Meanwhile the only real android competitor is manufactured by one company who doesn't allow even the end user to install apps not directly approved by Apple.
Do you really call iOS a competitor to android?
Its like saying KIA is competitor to a Rolls Royce.
Androids range from 50USD to anything else.
Apple and Google makes phones but they’re not competitors, their market segments, user base have different opinions on what they want and do.
You insinuated it by alluding to Kia vs. Rolls Royce, which is curious as Apple products are not luxury items, save perhaps the gold "watch edition" iWatch.
Kia has cheap to expensive cars and Rolls Royce has exclusively expensive cars.
May be Rolls Royce was a stretch. But I definitely clarified it in that comment itself by saying 50-Anything. Apple may or may not be called luxury items.

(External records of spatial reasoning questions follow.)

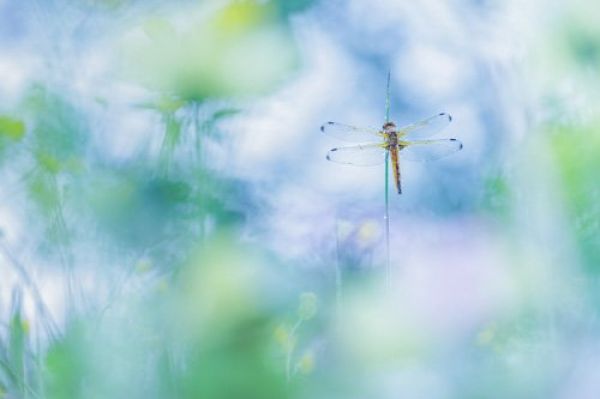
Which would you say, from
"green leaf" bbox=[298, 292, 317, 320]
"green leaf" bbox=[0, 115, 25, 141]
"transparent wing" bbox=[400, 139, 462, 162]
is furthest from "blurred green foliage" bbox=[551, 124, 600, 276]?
"green leaf" bbox=[0, 115, 25, 141]

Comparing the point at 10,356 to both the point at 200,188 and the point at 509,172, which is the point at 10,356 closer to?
the point at 200,188

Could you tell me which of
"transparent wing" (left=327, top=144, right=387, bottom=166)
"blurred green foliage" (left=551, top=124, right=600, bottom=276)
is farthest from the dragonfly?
"blurred green foliage" (left=551, top=124, right=600, bottom=276)

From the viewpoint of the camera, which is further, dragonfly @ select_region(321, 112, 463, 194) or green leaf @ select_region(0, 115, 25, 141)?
dragonfly @ select_region(321, 112, 463, 194)

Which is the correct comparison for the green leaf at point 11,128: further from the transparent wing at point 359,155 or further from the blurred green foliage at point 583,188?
the blurred green foliage at point 583,188

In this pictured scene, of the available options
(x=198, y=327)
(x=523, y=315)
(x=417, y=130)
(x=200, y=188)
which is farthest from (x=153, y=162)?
(x=523, y=315)

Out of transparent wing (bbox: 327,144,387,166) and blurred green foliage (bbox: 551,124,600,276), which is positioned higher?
transparent wing (bbox: 327,144,387,166)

But they’re viewed as premium items by general public around the world.
People look towards iPhone in awe than a samsung galaxy s21 ultra.
Not even in nearest terms, Android users mostly dont want to use iOS.
Neither do most of the iOS users want to use Android.
Like I said, they both are different kind of things of the same technology.
Apple is no where near Android in world level in-terms of competition either.
Like I said Kia is not a competitor to Rolls Royce.
Kia is not a competitor to RR because there are loads of luxury car brands that compete with RR and loads of general-to-expensive brands that compete with Kia.
In the smartphone OS market, it doesn't matter if apple is on the luxury spectrum and android is on the general spectrum, because they are the only relevant OSs around (excluding harmony because it doesn't have nearly as much market share as those two).
So yes, android and iOS are competitors, unless other luxury OS pops up to compete with iOS or OSs like harmony become more relevant to compete with android.
If Kia and RR were the only car brands, they'd be competitors of each other because there are "cheap" second hand cars by RR that compete with Kia (like second hand iPhones) and expensive Kia cars that compete with RR (expensive android phones that compete with apple ones).
I feel like you’re strictly comparing things in terms of price and OS.
Im trying to say a Kia user wont want to buy RR or RR user wont want to buy a Kia.
The comparison im trying to make is, Switch form iOS to Android and vice versa is very rare.
You can’t really call two OSes a competitor if their users want two different things.
The users of iOS and Android have different views on what their OS means. And People expect different things from an Apple vs Android.
No one looks for Android ways in an Apple phone.
And apple never even considers how Android ecosystem is before thinking yeah, we need to include it next release.
You compete in same segments, not in different segments, or am I wrong about what I think competition is?
I see your point now. But either way, this was the original post:
> only real android competitor is manufactured by one company who doesn't allow even the end user to install apps not directly approved by Apple
Even if android and apple might be strongly separate segments of the smartphone market, since they are the only relevant ones at play (FirefoxOS is no more, harmony doesn't have significant market share and pure Linux is not a thing yet), they are the only competitiors of each other, because, even if not to frequently, we do observe people switching from apple to android and vice versa, people have no other alternative to get a mobile device to run their apps on.
Your point still stands, someone that's on android and want to leave android but doesn't like apple because they run the business in such a dramatic way, might feel like an OS monopoly, because Android and apple are so different from each other. Still, since both run out apps, both run browsers, both (usually) have cameras, etc etc, they are still competitiors, even if very weak ones (your car analogy doesn't apply here anymore, since smartphones and cars are very different, but it was a good analogy till now, but analogies only go so far).